We delineate the datasets utilized for different models within our proposed dialogue system and elaborate on the associated data preprocessing techniques.

IEMOCAP Dataset for Emotion Recognition. For our study in emotion recognition, we selected the IEMOCAP dataset [22]. IEMOCAP is notable for its genuine and spontaneous interpersonal interactions that span a wide range of emotional expressions. It encompasses five primary emotional categories, namely, anger, happiness, neutrality, sadness, and surprise. The dataset, consisting of over 12,000 instances, has been partitioned into training, validation, and test sets, adhering to an 80%/10%/10% split.

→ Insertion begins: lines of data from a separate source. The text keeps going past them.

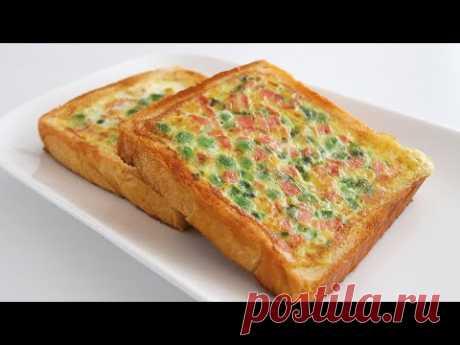 Чрезвычайно легко и полезно | 10 минут до готовности | Вкусный завтрак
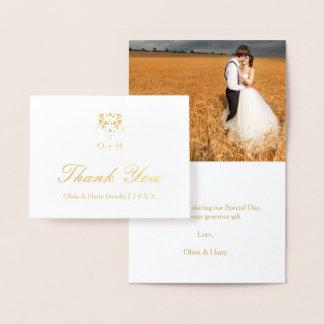 Carte de note de Merci de mariage damassé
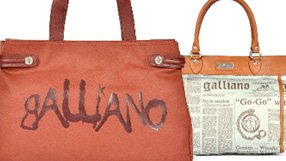 New to BTR: Galliano Handbags, and more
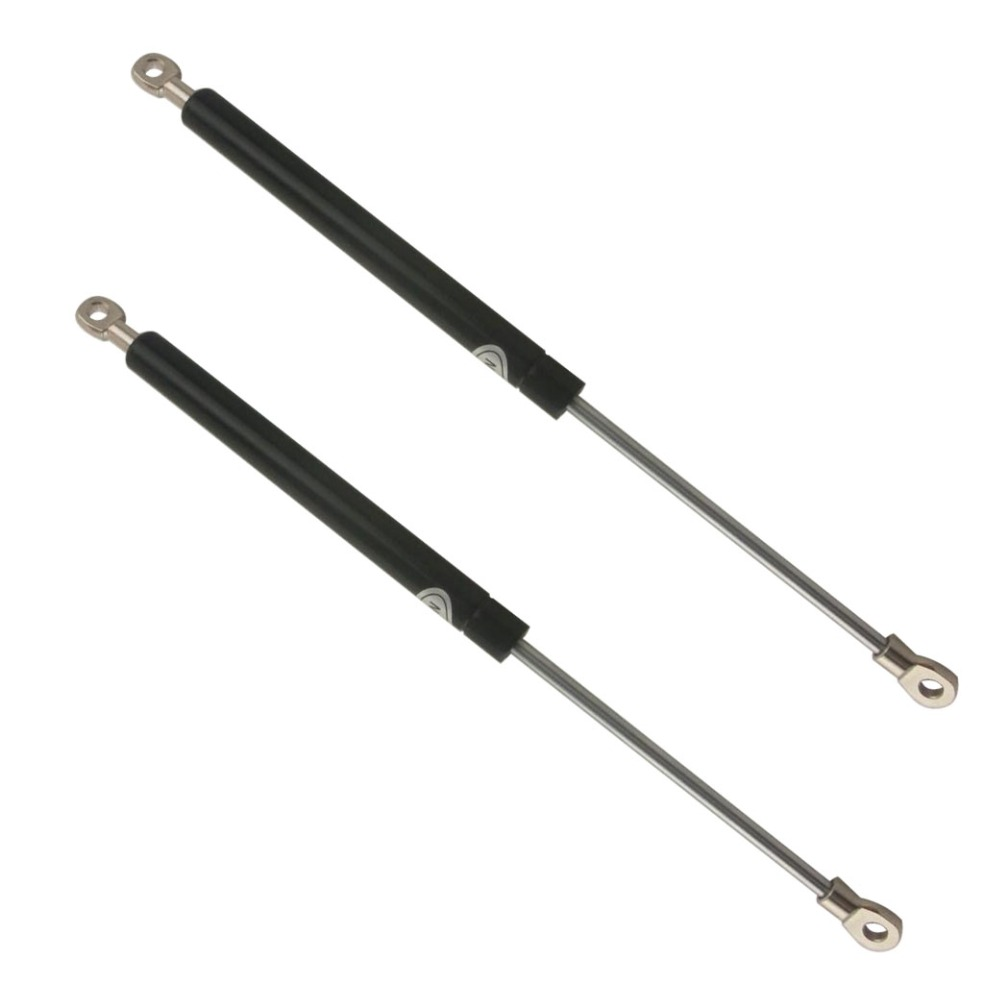 15KG/33lb Force 405mm Hole Distance 160mm Stroke Auto Gas Spring Hood Lift Support for Furniture Door Auto M8 Hole Diameter 60kg 132lb 400mm force 160mm long stroke auto gas spring hood lift support 400 160mm central distance m8 gas springs in springs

OpenViDial Dataset for Dialogue Generation. To assess the effectiveness of our dialogue generation model, we utilized a subset of the OpenViDial corpus [12], containing 80,000 single-round open-domain dialogues. Each sentence in this dataset is juxtaposed with a corresponding visual context.(i)Emotion Labeling. We attributed an emotion label—happiness, sadness, anger, surprise, or neutral—to each instance within this dataset.(ii)Knowledge Extraction from ConceptNet.Leveraging ConceptNet [23], an external knowledge base, we extracted knowledge triples for each dataset item. This extraction involved fuzzy matching of word forms in the input text with Spacy (https://spacy.io/). Prioritizing verbs and nouns as potential knowledge concepts, we discarded stop words. Using a preloaded language model, we discerned and segregated verbs and nouns for further analysis. The segmented word results were then screened to omit stop words. This methodology, which echoes the approach of Guan et al. [24], ensures that our extracted graph remains uncluttered.(iii)Subgraph Creation. After identification of primary concepts, we delved into the knowledge base to explore and extract neighboring concepts. This formed a 1-hop knowledge subgraph. Though this process could be iteratively performed for multihop knowledge extraction, we confined our exploration to 1-hop for training efficiency. We also limited the neighboring concept count to a maximum of 100 per primary concept.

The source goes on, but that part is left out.